== Activity ==
Count the lines holding the string "this" in the records, and give only the count.
╭─ Information provided
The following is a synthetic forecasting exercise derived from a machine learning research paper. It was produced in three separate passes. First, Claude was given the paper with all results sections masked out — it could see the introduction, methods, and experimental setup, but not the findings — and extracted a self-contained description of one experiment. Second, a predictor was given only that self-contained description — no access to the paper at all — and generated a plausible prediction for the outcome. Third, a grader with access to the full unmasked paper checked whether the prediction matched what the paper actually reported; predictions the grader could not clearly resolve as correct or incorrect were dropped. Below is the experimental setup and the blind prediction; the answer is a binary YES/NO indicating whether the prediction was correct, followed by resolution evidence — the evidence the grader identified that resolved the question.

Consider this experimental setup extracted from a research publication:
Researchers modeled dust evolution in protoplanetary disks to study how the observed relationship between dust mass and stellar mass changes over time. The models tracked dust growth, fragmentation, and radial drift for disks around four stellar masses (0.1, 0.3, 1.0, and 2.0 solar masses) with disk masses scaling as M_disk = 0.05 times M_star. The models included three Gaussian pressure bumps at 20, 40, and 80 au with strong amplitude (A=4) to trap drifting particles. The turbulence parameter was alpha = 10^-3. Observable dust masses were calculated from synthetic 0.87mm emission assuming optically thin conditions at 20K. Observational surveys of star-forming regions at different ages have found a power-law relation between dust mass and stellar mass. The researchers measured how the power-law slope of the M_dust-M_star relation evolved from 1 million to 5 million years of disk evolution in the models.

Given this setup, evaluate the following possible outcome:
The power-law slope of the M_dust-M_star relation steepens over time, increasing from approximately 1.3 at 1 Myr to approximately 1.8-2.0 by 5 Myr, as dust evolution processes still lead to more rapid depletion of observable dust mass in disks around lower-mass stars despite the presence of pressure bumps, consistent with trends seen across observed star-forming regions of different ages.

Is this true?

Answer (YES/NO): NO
╰─
== Task result ==
3